Context
Recently I've done a project which needs to model using Graph data(not image graph, but network graph). A big problem I encountered is how to slice subgraph into model training. An intuitive idea will be like using sparse matrix to slice out the corresponding neighbors for any given node. But due to the constraint of tf.SparseTensor
, which do not support frequent and also efficient slice operation for now, I choose to use csr_matrix
in scipy
to take care of this part.
However, if you know tensorflow well, there will be a bridge between this csr_matrix
and tf.Tensor
running in our model. How can we feed the data into our model efficiently? This turns out to be actually the trickiest part in the whole implementation. We hit the rock at the beginning but thankfully, we make this thing right before our deadline!
Estimator or old-fashioned tf.placeholder?
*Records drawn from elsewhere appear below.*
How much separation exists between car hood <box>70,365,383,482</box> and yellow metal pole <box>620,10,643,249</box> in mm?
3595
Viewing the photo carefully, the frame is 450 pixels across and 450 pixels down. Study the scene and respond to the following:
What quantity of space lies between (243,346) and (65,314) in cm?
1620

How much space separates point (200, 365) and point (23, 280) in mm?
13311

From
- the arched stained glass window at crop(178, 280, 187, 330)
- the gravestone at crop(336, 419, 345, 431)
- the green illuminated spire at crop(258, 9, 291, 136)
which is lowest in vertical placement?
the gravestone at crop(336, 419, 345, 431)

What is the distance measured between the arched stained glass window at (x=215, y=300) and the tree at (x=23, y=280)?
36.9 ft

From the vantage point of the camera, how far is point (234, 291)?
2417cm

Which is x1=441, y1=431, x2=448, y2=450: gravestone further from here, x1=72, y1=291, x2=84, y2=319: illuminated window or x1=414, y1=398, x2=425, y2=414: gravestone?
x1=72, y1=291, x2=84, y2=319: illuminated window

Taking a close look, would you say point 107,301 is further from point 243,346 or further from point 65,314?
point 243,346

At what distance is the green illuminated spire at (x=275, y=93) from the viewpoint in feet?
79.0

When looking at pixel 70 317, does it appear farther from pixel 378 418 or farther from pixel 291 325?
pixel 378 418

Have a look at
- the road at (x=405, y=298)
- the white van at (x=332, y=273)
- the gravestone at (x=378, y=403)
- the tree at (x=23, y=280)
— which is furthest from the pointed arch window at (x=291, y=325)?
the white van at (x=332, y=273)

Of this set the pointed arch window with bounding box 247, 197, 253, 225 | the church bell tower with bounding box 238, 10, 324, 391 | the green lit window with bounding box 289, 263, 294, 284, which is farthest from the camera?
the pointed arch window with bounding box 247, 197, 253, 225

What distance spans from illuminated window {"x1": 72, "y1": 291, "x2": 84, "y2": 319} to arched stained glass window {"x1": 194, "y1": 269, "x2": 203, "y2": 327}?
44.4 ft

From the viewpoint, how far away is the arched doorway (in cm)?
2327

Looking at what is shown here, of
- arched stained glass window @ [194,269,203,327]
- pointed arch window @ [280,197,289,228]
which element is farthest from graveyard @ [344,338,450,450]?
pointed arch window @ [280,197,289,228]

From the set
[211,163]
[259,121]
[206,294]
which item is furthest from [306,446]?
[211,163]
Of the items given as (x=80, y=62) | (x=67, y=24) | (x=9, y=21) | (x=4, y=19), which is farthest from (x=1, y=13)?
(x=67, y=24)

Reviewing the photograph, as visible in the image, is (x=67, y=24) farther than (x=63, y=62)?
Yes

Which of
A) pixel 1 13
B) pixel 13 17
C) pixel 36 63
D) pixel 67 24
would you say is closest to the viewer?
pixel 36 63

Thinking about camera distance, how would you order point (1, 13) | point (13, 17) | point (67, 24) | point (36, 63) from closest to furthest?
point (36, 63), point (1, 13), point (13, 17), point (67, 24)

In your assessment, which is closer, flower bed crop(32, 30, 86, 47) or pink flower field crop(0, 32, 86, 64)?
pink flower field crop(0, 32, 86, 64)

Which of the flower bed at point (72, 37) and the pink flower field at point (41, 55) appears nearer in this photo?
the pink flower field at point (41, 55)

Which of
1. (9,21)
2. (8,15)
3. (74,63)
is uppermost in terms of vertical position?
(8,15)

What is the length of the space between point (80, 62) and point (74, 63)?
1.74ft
Well, at the beginning I don't really think through this and go for estimator directly. In hindsight, I set a big big trap for myself later on.
An important thing I'd like to mention here is that Tensorflow follows the implementation of static computational graph. So if you are using tf.estimator
API, and when you call input_fn
and model_fn
, you only construct the graph instead of the traditional view of what input function will do, i.e. feed you one batch of data at each time you call it.
Thus, if you can't fit your data feeding processing into the form of the tf.data.Dataset
or your own generator, you are probably need to give up this way. Whatever you are doing, a quick check whether you get thing right here is that the Tensor
from the moment it gets out of the Dataset
to the return of the input_fn
should follow a complete tensor data flow(Wow surprise!, that's why we call it Tensorflow!!) . You should not use Tensor.eval()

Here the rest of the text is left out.